==== DATA SUPPLIED ====

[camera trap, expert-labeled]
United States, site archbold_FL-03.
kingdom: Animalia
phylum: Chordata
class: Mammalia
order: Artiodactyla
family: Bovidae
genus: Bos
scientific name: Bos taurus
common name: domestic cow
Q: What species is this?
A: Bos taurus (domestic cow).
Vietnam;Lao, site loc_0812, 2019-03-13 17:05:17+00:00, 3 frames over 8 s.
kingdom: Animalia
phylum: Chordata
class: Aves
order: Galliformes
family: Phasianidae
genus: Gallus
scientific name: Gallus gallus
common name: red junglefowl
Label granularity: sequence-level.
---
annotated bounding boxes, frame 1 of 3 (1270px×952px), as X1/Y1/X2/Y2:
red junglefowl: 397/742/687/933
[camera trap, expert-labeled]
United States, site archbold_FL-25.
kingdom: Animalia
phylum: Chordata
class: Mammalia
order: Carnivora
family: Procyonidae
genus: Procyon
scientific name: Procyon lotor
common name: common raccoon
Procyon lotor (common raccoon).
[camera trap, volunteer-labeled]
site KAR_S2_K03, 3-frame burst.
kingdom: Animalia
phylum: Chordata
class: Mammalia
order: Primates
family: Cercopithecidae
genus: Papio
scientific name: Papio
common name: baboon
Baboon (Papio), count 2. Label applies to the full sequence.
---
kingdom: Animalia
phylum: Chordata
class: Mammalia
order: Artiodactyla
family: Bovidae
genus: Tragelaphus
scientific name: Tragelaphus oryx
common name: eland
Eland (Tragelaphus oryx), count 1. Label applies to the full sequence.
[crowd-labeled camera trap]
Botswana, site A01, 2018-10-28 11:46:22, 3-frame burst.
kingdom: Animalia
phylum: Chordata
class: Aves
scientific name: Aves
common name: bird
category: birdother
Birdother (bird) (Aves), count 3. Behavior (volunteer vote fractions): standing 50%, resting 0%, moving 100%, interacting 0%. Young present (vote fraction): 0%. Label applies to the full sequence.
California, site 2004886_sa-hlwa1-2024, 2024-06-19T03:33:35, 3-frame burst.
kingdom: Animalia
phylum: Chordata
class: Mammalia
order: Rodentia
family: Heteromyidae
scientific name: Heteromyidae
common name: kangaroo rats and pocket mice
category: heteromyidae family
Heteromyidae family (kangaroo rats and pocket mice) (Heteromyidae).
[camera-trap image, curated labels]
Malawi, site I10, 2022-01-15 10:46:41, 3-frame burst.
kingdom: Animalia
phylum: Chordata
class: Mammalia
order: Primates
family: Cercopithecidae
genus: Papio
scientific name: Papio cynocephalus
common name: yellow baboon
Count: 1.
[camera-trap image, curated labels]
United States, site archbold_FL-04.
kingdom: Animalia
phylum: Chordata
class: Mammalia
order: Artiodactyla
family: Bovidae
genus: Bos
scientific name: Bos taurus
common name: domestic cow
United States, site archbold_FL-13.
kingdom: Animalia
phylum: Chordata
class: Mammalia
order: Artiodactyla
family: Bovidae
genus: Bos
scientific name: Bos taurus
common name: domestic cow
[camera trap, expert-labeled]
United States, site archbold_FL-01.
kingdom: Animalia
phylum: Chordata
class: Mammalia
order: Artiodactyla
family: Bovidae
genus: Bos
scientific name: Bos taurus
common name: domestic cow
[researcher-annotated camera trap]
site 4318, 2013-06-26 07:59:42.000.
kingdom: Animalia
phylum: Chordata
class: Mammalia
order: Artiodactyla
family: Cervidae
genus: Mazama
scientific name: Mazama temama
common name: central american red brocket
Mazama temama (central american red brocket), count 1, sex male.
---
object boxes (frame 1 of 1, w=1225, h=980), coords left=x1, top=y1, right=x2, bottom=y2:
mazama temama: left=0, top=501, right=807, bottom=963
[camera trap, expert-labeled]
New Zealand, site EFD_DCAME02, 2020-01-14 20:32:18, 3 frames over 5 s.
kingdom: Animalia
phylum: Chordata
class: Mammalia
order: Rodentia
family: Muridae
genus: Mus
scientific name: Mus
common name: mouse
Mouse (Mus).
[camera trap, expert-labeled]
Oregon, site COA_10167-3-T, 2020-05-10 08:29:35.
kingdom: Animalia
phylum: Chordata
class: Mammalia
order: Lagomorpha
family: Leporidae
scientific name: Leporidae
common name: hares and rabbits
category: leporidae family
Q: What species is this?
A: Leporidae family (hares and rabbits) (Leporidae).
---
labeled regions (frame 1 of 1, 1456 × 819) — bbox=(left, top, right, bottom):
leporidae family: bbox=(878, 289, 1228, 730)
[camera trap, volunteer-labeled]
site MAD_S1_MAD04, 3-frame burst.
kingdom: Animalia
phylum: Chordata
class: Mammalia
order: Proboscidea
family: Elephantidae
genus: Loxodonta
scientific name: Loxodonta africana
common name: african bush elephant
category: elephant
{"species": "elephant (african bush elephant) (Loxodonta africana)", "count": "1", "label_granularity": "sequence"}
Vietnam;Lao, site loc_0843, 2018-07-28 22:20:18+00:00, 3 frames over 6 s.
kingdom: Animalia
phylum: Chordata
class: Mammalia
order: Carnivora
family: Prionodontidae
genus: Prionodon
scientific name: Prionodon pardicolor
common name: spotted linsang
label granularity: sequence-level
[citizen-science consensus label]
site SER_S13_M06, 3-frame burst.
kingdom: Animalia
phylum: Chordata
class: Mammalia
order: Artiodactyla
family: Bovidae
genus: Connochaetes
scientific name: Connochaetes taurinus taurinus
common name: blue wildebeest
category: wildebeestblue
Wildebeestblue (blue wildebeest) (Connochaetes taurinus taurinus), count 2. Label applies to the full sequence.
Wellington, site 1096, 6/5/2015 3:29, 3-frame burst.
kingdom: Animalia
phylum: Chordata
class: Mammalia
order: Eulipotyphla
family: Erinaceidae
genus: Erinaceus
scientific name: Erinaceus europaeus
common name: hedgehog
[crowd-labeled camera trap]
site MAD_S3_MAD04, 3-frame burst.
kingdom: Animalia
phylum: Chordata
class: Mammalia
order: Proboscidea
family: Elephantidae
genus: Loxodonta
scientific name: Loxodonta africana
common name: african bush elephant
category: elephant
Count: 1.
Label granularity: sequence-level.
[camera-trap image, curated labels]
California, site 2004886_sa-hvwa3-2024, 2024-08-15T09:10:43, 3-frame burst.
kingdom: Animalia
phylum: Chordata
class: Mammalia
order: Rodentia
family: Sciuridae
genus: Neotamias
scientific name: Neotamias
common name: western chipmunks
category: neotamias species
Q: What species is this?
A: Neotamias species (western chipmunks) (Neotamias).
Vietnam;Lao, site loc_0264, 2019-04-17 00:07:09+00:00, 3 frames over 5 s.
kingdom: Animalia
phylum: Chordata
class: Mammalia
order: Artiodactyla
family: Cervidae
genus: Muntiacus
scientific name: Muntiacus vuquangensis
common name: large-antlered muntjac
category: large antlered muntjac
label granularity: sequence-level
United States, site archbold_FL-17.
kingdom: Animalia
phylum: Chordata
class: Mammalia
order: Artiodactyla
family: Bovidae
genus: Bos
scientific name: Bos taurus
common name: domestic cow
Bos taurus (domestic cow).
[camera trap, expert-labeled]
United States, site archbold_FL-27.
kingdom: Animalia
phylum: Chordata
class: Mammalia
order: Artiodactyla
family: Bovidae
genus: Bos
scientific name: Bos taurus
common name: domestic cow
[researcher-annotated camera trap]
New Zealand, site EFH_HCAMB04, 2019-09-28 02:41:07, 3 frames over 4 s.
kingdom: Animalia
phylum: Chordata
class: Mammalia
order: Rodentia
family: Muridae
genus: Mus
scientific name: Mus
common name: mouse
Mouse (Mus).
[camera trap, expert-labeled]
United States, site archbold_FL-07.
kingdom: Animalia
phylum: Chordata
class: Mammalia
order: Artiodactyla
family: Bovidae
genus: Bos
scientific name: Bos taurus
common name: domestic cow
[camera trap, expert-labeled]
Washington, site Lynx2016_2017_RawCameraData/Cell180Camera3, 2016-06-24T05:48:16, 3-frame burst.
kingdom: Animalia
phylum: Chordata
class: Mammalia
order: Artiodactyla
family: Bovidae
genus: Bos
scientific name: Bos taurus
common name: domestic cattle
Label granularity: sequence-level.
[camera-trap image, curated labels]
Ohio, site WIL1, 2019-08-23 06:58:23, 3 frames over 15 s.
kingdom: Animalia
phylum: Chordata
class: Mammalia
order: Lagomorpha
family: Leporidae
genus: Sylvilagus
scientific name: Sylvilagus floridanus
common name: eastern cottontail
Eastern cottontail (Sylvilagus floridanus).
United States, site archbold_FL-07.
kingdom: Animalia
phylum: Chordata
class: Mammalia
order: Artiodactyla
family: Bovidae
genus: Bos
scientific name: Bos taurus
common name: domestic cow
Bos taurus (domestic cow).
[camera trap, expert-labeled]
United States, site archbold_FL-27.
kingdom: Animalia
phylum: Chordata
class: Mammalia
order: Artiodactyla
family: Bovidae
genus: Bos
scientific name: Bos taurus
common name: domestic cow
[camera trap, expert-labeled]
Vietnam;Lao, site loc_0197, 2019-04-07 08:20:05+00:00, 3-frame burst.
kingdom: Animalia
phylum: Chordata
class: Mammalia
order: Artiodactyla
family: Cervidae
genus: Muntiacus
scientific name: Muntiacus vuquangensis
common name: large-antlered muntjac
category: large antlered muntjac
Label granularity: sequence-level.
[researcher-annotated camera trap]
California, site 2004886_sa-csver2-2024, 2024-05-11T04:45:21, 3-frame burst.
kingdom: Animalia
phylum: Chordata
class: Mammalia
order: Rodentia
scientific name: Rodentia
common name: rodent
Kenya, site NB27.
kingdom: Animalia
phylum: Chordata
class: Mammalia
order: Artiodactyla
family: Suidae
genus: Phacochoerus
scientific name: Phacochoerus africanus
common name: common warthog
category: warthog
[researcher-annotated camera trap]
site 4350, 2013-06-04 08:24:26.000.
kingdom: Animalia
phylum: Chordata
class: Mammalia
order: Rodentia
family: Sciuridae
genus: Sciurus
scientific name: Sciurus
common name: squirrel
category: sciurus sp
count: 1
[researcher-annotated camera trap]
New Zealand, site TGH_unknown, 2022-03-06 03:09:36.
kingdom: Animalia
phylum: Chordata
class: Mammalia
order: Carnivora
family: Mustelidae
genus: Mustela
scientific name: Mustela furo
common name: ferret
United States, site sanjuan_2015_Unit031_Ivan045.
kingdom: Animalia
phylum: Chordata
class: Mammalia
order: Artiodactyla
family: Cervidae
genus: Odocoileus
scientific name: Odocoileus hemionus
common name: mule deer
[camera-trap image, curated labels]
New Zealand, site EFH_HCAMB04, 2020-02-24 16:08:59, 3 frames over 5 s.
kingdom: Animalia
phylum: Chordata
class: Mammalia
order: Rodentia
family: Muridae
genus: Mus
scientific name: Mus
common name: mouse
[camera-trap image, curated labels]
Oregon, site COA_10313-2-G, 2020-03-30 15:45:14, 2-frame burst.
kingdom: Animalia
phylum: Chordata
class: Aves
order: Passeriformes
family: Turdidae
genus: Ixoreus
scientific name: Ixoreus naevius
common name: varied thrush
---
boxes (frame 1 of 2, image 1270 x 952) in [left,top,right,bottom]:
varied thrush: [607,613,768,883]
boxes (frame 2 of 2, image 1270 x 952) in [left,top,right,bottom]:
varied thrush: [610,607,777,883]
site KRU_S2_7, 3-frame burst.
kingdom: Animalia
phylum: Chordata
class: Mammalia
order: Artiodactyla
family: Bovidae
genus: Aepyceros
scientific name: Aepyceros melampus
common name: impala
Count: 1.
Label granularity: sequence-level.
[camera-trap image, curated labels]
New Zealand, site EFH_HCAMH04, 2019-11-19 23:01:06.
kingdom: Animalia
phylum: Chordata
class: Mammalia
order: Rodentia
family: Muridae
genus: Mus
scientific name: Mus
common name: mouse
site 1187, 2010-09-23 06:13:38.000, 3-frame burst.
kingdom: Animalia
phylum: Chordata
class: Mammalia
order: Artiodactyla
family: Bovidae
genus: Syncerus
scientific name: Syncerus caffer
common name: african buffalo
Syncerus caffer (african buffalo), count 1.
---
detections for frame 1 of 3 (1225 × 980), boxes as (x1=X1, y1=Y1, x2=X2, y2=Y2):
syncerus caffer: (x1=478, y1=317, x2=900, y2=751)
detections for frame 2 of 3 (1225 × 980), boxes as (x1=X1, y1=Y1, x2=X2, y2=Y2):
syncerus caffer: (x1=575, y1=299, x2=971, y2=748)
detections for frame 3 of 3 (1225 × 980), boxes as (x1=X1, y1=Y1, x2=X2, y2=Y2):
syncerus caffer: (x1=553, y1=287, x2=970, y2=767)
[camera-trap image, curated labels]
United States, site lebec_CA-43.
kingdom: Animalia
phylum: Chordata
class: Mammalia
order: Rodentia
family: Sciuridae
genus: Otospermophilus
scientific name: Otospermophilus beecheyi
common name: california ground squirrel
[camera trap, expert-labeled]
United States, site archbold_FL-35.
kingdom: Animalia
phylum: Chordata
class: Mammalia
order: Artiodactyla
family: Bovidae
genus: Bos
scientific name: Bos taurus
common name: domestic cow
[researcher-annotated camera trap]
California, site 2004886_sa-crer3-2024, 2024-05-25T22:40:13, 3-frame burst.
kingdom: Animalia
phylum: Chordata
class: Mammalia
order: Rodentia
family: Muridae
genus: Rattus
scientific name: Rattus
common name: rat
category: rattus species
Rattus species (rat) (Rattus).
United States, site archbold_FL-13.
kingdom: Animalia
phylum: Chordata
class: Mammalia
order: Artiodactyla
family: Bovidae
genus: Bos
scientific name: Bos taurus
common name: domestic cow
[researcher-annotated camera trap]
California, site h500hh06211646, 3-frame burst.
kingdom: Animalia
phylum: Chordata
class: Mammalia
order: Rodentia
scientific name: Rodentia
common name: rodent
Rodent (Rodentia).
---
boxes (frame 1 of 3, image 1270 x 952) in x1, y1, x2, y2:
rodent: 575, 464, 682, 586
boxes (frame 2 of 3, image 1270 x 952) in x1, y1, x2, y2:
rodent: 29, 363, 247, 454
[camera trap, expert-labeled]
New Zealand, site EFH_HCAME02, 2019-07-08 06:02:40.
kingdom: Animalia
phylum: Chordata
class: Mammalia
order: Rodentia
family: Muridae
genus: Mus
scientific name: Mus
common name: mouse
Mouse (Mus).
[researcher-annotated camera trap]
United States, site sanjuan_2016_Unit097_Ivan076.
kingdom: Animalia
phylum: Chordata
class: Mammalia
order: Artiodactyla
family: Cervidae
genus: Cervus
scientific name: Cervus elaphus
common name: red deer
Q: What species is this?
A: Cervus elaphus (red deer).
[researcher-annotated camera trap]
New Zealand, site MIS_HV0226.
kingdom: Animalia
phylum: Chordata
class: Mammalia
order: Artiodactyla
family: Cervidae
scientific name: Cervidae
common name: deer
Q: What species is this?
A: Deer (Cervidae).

====

#### WORK TO BE COMPLETED:
Every line above in which the word "over" occurs is to be copied.

#### SOLUTION TO THE PROBLEM:
Vietnam;Lao, site loc_0812, 2019-03-13 17:05:17+00:00, 3 frames over 8 s.
New Zealand, site EFD_DCAME02, 2020-01-14 20:32:18, 3 frames over 5 s.
Vietnam;Lao, site loc_0843, 2018-07-28 22:20:18+00:00, 3 frames over 6 s.
Vietnam;Lao, site loc_0264, 2019-04-17 00:07:09+00:00, 3 frames over 5 s.
New Zealand, site EFH_HCAMB04, 2019-09-28 02:41:07, 3 frames over 4 s.
Ohio, site WIL1, 2019-08-23 06:58:23, 3 frames over 15 s.
New Zealand, site EFH_HCAMB04, 2020-02-24 16:08:59, 3 frames over 5 s.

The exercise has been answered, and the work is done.